Menurutnya, jika Demokrat sukses menghadapi pilkada tahun ini, maka tidak menutup kemungkinan akan memudahkan pada pesta demokrasi berikutnya. Untuk memenuhi target itu, AHY sendiri mengaku sudah menjalin komunikasi dengan ketua DPD dan DPC. Dia meminta, dalam persiapan menghadapi pilkada, Demokrat tidak boleh terlambat menentukan sikapnya.

“Semua menyampaikan kepentingan ataupun concern yang sama bahwa kita tidak boleh ketinggalan kereta dalam mencari koalisi, dalam mencari tiket untuk mengusung pasangan calon,” katanya.

Sementara itu, AHY mematok dua syarat bagi kader jika ingin maju dalam pilkada. Dua syarat itu adalah keinginan yang kuat dan kesiapan yang sungguh.

“Itu semua harus siap agar kita juga benar-benar punya kemampuan untuk berkompetisi dengan calon-calon lainnya,” katanya.

Bahkan, saat kunjungannya ke Batam beberapa waktu lalu, AHY memberikan lampu hijau langsung ke Helmy. “Di Kepri ada beberapa kader terbaik Partai Demokrat, salah satunya beliau (sambil menunjuk Helmi Hemilton),” kata AHY.

Jika benar Golkar dan Demokrat berkoalisi di Pilkada Batam, maka sudah memenuhi syarat untuk mengusung sepasang calon. Pasalnya, Golkar memiliki tujuh kursi di DPRD Batam, sementara Demokrat dengan tiga kursi. Sedangkan syarat mengusung calon wali kota dan wakil wali kota adalah minimal sepuluh kursi.

Perolehan Kursi DPRD Batam

No Partai Politik Kursi
1 PDIP 8
2 Golkar 7
3 Nadem 7
4 Gerindra 6
5 PAN 5
6 PKS 5
7 Hanura 4
8 Demokrat 3
9 PKB 3
10 PPP 1
11 PSI 1

 

Bagaimana Kandidat Lain?

Hijazi sendiri merespon hangat pengusulan namanya. Saat ini tinggal menunggu keputusan DPP Golkar dan negosiasi koalisi dengan Demokrat atau PKS. “Saya mau masuk politik karena dilamar Golkar. Ya saat ini Istikhorah dulu,” ujarnya.
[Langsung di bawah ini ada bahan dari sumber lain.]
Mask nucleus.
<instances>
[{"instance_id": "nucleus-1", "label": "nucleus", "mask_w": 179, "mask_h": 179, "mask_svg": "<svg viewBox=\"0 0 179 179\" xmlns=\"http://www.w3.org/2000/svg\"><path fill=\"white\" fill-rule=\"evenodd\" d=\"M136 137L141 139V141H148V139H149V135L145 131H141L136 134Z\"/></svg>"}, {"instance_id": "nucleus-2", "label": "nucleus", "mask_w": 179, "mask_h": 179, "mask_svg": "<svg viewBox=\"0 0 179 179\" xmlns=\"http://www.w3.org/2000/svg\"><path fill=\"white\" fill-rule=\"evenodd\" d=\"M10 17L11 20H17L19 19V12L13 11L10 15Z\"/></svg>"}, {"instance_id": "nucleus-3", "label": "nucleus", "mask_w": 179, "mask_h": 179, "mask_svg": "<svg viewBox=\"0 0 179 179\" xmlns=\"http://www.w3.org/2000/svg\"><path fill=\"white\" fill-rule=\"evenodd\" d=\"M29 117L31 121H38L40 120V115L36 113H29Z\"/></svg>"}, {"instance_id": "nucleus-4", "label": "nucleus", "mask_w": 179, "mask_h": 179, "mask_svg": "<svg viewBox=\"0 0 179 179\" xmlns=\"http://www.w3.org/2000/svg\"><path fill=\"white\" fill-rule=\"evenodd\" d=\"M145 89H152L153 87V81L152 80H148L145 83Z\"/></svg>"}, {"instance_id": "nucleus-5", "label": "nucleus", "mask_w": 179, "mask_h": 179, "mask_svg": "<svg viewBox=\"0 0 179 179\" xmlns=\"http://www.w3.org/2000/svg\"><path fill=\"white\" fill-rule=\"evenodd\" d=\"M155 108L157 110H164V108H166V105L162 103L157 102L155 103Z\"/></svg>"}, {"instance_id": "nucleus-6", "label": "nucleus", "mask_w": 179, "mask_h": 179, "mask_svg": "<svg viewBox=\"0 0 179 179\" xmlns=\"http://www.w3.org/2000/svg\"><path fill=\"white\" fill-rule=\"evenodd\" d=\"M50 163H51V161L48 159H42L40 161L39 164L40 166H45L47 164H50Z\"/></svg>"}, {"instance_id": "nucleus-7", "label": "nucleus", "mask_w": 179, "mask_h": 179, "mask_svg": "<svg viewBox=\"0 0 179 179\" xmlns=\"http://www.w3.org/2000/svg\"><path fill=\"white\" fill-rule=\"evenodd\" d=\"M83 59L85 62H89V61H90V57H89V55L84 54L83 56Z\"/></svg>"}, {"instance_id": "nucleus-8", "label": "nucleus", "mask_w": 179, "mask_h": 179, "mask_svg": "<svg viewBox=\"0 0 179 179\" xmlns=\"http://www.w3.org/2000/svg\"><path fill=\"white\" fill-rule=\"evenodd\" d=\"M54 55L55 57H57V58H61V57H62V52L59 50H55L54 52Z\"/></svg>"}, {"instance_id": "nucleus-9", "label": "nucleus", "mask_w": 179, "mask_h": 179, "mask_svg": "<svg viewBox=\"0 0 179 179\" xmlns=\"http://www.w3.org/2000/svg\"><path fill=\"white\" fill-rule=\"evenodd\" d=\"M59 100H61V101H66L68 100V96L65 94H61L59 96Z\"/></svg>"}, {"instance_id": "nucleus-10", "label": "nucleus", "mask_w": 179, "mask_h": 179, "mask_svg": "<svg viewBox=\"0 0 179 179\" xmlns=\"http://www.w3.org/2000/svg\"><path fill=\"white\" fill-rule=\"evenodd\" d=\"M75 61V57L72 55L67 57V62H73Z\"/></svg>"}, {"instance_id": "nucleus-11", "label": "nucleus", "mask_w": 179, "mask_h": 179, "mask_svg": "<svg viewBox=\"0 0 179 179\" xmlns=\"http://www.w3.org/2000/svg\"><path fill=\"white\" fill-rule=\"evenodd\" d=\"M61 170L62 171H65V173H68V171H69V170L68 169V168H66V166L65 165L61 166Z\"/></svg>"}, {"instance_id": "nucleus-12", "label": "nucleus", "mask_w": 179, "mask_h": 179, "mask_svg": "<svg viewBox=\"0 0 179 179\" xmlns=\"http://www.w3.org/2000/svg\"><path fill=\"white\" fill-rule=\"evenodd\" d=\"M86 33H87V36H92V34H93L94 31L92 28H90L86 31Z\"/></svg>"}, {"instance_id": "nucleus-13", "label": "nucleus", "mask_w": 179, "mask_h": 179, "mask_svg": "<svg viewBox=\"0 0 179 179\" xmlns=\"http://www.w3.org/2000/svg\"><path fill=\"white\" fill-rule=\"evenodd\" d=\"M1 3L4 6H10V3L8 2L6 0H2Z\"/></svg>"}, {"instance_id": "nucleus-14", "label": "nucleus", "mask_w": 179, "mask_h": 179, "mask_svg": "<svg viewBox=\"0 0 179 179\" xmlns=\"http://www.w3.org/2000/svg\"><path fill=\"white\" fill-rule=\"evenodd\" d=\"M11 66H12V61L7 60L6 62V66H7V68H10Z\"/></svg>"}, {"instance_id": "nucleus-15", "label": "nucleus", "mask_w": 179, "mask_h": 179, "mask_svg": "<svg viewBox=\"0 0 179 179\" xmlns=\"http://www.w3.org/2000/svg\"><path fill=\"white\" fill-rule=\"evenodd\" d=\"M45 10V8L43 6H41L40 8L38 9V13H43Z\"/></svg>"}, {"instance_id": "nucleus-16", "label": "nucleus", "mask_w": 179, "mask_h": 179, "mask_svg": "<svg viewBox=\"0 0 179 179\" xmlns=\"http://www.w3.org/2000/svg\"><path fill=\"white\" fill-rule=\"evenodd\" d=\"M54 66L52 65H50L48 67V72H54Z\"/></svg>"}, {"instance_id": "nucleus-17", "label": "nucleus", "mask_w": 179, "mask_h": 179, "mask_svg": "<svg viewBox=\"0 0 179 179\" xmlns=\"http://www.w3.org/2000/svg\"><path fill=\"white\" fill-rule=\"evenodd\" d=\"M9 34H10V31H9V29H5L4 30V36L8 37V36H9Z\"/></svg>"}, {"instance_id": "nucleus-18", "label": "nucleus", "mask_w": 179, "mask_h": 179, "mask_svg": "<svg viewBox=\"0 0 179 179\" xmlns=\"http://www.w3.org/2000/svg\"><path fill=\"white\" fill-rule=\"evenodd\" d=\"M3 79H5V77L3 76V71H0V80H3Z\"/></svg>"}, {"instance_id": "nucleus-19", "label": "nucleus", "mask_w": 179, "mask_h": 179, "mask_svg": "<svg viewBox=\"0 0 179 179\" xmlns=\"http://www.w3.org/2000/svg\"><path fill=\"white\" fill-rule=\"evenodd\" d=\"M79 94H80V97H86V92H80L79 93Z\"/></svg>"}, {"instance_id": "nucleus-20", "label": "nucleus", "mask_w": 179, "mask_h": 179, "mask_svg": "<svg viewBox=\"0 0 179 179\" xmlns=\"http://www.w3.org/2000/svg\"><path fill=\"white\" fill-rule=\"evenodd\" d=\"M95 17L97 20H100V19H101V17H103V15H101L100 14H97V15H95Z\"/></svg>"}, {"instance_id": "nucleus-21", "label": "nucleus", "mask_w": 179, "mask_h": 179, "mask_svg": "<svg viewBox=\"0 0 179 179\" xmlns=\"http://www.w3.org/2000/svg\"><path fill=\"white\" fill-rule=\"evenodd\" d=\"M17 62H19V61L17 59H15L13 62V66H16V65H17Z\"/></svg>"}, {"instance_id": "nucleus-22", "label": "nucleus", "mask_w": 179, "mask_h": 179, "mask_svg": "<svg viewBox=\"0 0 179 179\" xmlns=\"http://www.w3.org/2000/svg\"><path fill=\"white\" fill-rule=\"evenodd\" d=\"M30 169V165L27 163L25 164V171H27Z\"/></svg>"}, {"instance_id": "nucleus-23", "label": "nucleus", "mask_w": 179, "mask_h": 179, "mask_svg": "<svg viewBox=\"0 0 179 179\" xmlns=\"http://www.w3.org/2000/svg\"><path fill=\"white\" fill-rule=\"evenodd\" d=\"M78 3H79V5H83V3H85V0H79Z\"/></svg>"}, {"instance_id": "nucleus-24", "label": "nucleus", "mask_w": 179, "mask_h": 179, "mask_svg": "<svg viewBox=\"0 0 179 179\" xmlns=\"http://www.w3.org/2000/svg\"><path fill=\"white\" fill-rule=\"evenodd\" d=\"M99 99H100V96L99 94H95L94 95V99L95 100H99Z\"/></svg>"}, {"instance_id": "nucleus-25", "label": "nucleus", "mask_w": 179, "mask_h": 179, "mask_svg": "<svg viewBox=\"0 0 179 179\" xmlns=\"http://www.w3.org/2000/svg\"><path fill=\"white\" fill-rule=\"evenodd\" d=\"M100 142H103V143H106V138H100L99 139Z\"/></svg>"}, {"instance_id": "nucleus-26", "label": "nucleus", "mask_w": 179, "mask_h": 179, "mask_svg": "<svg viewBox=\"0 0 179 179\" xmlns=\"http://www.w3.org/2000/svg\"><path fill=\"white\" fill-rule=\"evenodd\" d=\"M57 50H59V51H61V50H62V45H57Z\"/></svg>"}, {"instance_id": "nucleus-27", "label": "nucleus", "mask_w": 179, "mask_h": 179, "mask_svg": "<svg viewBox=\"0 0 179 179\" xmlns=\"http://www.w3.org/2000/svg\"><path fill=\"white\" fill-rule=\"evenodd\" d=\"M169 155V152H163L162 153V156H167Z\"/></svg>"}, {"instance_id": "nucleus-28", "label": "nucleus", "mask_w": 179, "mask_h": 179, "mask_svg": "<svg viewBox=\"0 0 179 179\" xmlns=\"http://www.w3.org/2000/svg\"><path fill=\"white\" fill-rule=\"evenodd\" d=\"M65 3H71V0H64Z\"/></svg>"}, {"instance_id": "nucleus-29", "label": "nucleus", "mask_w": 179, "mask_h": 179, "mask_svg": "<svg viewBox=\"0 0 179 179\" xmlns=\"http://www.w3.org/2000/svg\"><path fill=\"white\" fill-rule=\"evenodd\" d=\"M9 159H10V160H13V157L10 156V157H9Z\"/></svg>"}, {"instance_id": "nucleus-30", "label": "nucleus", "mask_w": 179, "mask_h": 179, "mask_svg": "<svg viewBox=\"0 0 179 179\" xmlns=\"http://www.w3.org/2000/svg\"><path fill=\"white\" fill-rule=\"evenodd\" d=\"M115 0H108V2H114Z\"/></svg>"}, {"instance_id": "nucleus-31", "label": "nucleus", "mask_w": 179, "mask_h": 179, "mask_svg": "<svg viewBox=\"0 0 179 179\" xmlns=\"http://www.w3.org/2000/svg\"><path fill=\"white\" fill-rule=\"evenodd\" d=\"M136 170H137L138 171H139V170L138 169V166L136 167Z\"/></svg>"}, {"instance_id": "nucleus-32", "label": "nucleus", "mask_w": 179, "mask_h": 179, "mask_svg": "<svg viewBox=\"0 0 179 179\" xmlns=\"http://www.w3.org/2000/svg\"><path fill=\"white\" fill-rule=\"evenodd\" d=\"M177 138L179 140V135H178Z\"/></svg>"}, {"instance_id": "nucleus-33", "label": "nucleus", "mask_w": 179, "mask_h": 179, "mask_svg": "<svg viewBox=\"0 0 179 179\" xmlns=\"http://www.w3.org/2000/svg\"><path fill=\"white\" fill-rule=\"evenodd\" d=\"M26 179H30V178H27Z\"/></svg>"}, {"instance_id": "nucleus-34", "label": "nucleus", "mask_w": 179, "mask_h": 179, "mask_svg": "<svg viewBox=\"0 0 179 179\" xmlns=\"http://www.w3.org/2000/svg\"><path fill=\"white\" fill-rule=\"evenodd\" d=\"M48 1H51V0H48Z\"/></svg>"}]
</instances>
Ketua DPD I Golkar Kepri, Akhmad Ma’ruf Maulana pun dibuat kesengsem dengan prestasi Hijazi. Bahkan, pria yang juga ketua Kadin Kepri itu menyanjung Hijazi setinggi langit.

“Jam terbang Pak Hijazi tak diragukan lagi kalau soal pemerintahan. Saya yakin beliau sudah tahu apa yang akan dilakukan. Saya rasa ini solusi buat masyarakat Batam,” kata Ma’ruf.

Dengan demikian, penantang Lukita Dinarsyah Tuwo-Abdul Basyid Has yang diusung koalisi Partai Demokrasi Indonesia Perjuangan (PDIP), Partai Gerakan Indonesia Raya (Gerindra), dan Partai Kebangkitan Bangsa (PKB) sudah muncul. Jika dikalkulasi, Lukita-Basyid diusung total 17 kursi.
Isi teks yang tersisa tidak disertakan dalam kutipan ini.